W nieistniejącej już wsi Puźniki na Ukrainie (obwód tarnopolski) trwają poszukiwania zbiorowej mogiły ofiar ludobójstwa. Wizytę na cmentarzu, w związku ze zbliżającą się 80. rocznicą Rzezi Wołyńskiej, złożył premier Mateusz Morawiecki. Szef polskiego rządu złożył w imieniu Rzeczypospolitej hołd wszystkim Polakom pomordowanym w czasie zbrodni wołyńskiej.
Poszukiwanie ofiar ludobójstwa
Prace poszukiwawcze w tym miejscu prowadzone są wspólnie - przez polską i ukraińską stronę. Badania prowadzone są metodą sondażową, polegającą na otwarciu jednego lub kilku niewielkich wykopów, na podstawie których możliwe jest rozpoznanie terenu.
Premier Morawiecki poinformował, że od kilku tygodni, na podstawie ustaleń ze stroną ukraińską, trwają prace poszukiwawcze szczątków ofiar zbrodni w miejscowości Puźniki w powiecie Buczackim.
Ze strony polskiej prowadzą je m.in. eksperci z Pomorskiego Uniwersytetu Medycznego oraz Instytut Pamięci Narodowej.
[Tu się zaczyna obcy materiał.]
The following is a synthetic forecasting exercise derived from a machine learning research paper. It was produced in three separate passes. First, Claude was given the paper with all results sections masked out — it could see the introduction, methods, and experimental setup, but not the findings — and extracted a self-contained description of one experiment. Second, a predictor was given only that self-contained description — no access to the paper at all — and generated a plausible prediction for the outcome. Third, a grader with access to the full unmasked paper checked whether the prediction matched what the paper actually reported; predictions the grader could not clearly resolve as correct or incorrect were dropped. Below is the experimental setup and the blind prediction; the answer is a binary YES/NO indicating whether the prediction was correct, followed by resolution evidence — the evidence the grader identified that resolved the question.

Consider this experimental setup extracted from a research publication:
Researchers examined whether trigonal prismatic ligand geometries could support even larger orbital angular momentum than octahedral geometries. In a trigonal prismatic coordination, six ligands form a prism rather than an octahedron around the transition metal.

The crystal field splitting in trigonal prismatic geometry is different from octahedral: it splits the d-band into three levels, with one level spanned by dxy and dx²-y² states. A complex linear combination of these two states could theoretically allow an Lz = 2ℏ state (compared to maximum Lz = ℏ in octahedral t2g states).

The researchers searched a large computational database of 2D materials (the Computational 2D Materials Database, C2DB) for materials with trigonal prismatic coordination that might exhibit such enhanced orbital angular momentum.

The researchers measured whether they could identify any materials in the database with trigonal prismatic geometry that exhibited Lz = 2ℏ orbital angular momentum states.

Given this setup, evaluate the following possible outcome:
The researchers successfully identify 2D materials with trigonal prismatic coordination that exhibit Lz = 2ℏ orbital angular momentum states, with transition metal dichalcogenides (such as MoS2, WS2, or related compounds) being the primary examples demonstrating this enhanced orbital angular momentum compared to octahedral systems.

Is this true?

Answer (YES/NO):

Przebadano już ponad hektar terenu, wykonano ponad 500 odwiertów i 80 odkrywek
— przekazał.
Morawiecki zaznaczył, że w celu przyspieszenia prac i aby niczego nie przeoczyć, w tym celu używany jest najnowocześniejszy dostępny sprzęt. To georadary i sondy magnetometryczne oraz detektory metalu.
Prace trwają i będą kontynuowane do skutku
— zapewnił.
Wieś Puźniki w dawnym województwie tarnopolskim, zamieszkiwana niemal w całości przez ludność polską, przez II wojną światową liczyła około 800 mieszkańców. Latem 1944 r. te tereny zostały zajęte przez wojska sowieckie. W nocy z 13 na 14 lutego oddział UPA wymordował w Puźnikach około 80 Polaków, głównie kobiety i dzieci.
ZOBACZ TEŻ:
„Wołamy o odnalezienie wszystkich miejsc pochówku”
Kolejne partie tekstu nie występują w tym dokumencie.